A Report from Western AF: The Tide Is Changing

John Mandrola


March 03, 2015

It was an honor to speak at the Eighth Annual Western AF Symposium in Park City, UT. Western AF is always a great meeting, but this year it was special. Something big happened. You could sense it in the room and in the conversations.

Mainstream electrophysiology gets it: AF is a symptom of a systemic disease.

At Western AF, giants in the field of electrophysiology, from Indianapolis, Philadelphia, Salt Lake City, Chicago, Cleveland, Boston, Australia, Germany, and the Netherlands all stressed that doctors who treat patients with AF must first treat cardiovascular risk factors.

You have heard this before, but never from the leaders of the field.

It all fits.

Consider these three questions:

  • Why have the results of AF ablation—for anything other than the rare case of focal AF—been so dismal?

  • Why would a panel of eight electrophysiologists describe different techniques for ablation of the same disease—persistent AF?

  • Why would we see atrial fibrosis and atrial electrical disease progress after successful ablation? (Pause on that one.)

It is simple. Because the atria reflect the health of the human being.

Dr Nassir Marrouche and his team at University of Utah organize Western AF, so the meeting reflects their research interests in fibrosis and imaging. We heard talks on how fibrosis affects the electrical function of the atria. It surely does, but where does the fibrosis come from?

We learned that high left atrial pressure, from, say, hypertension, obesity, sleep apnea, and maybe even endurance exercise, induces myocytes to lay down fibrosis. We heard that a bad night's sleep affects gene expression, and pericardial fat releases profibrotic cytokines.

Dr Kalyanam Shivkumar (University of California Los Angeles) taught us that the heart has its own—intrinsic—nervous system. Our heart feels stuff, is what I heard. (Just typing that feels good.)

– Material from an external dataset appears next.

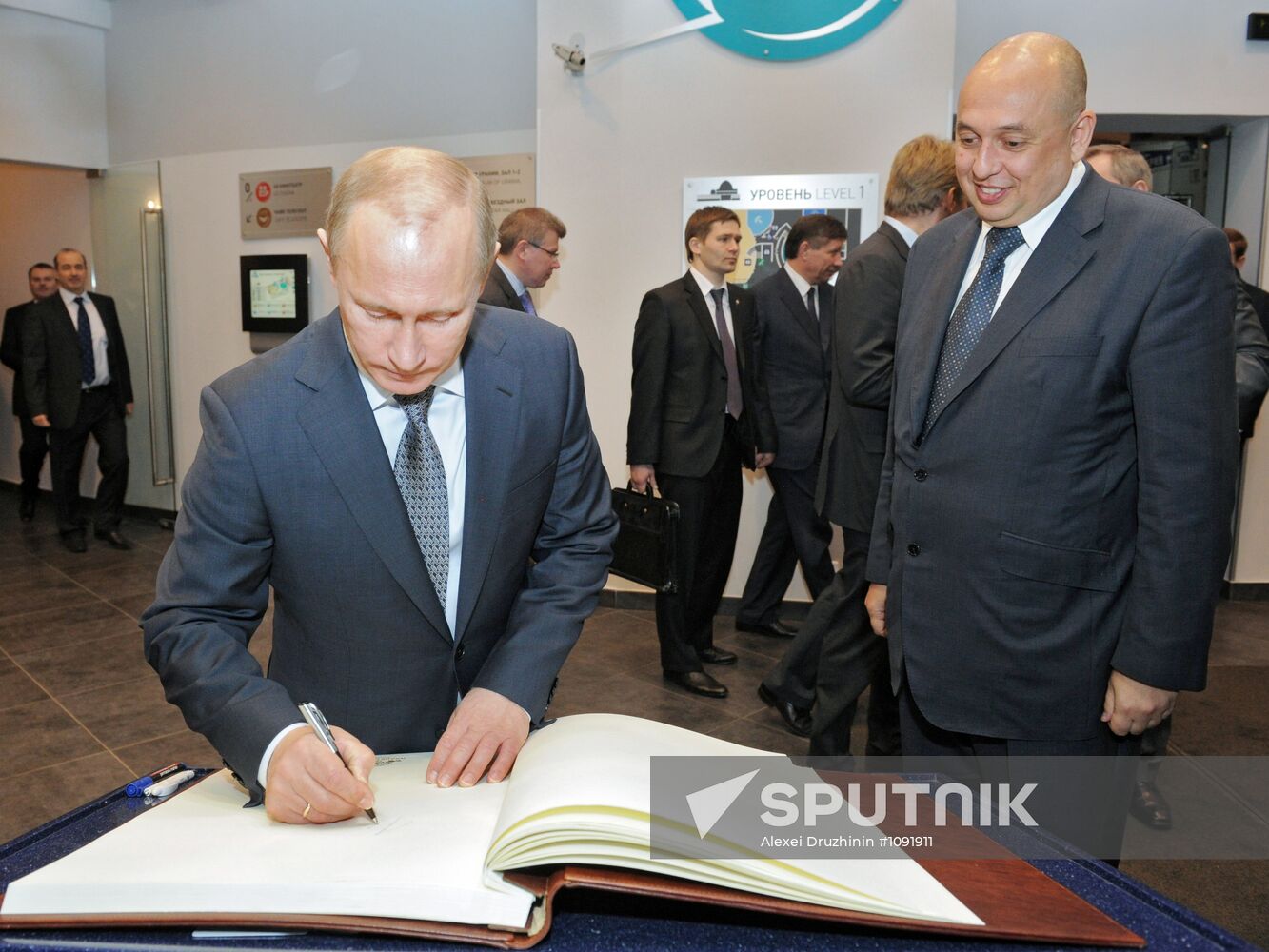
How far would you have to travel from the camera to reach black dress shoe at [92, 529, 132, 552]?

We also heard this gem: weight loss and risk-factor management improve atrial electrical function—not just in sheep, in people!

These lessons explain why a procedure that creates more scar will never be the answer for a disease that stems from scar.

The take-home is this: when AF appears, it is sign that the atria is distressed. The answer, therefore, is to treat the problems that cause the distress.

A good doctor sees the problem, and then treats that problem.

Of Course It Is Hard

Now to the response that always arises when I report this news.

Dr Marrouche asked me the standard American-doctor question: "Okay, John, we now know lifestyle factors are critical, but how do we put this into action?"

My answer is leadership. Doctors, especially specialists, should take the lead. It is a top-down message. It is on those of us who wield the catheters. And it is not an easy message.

It is hard to change human behavior. It is hard to tell patients their way of life led to this problem. It is hard to go against market forces that favor procedures. And it is really hard to do all this in a short office visit, one made even shorter by electronic medical records.

Yet we fail, spectacularly so, if we substitute an expensive, risky, and wrong procedure for a symptom of a wider disease. Dr Greg Feld (University of California, San Diego) said it well in a Q&A session. Reflecting on the history of electrophysiology, he noted that we were successful in Wolff Parkinson White and supraventricular tachycardia (SVT) ablation because we understood mechanisms. We were even okay, he said, when we ablated focal AF from the pulmonary veins.

The problem now is we know the mechanism for most forms of AF—it is end-organ damage from systemic disease. And that is precisely why a catheter is not, nor will it ever be, the only answer.

My take is that heart doctors don't have to be lifestyle gurus. We don't need gimmicks. We just have to see the truth, speak the truth, and target the truth with our treatments. We must also enroll help—and convince our employers to see the value of a team approach for people with AF.

If an AF patient gets mad at this message and goes across the street for a second opinion (or to his primary-care doctor) and hears the same message, then there will be progress. But if that patient goes for a second opinion and hears he can be fixed with a procedure or a device, then the problem remains.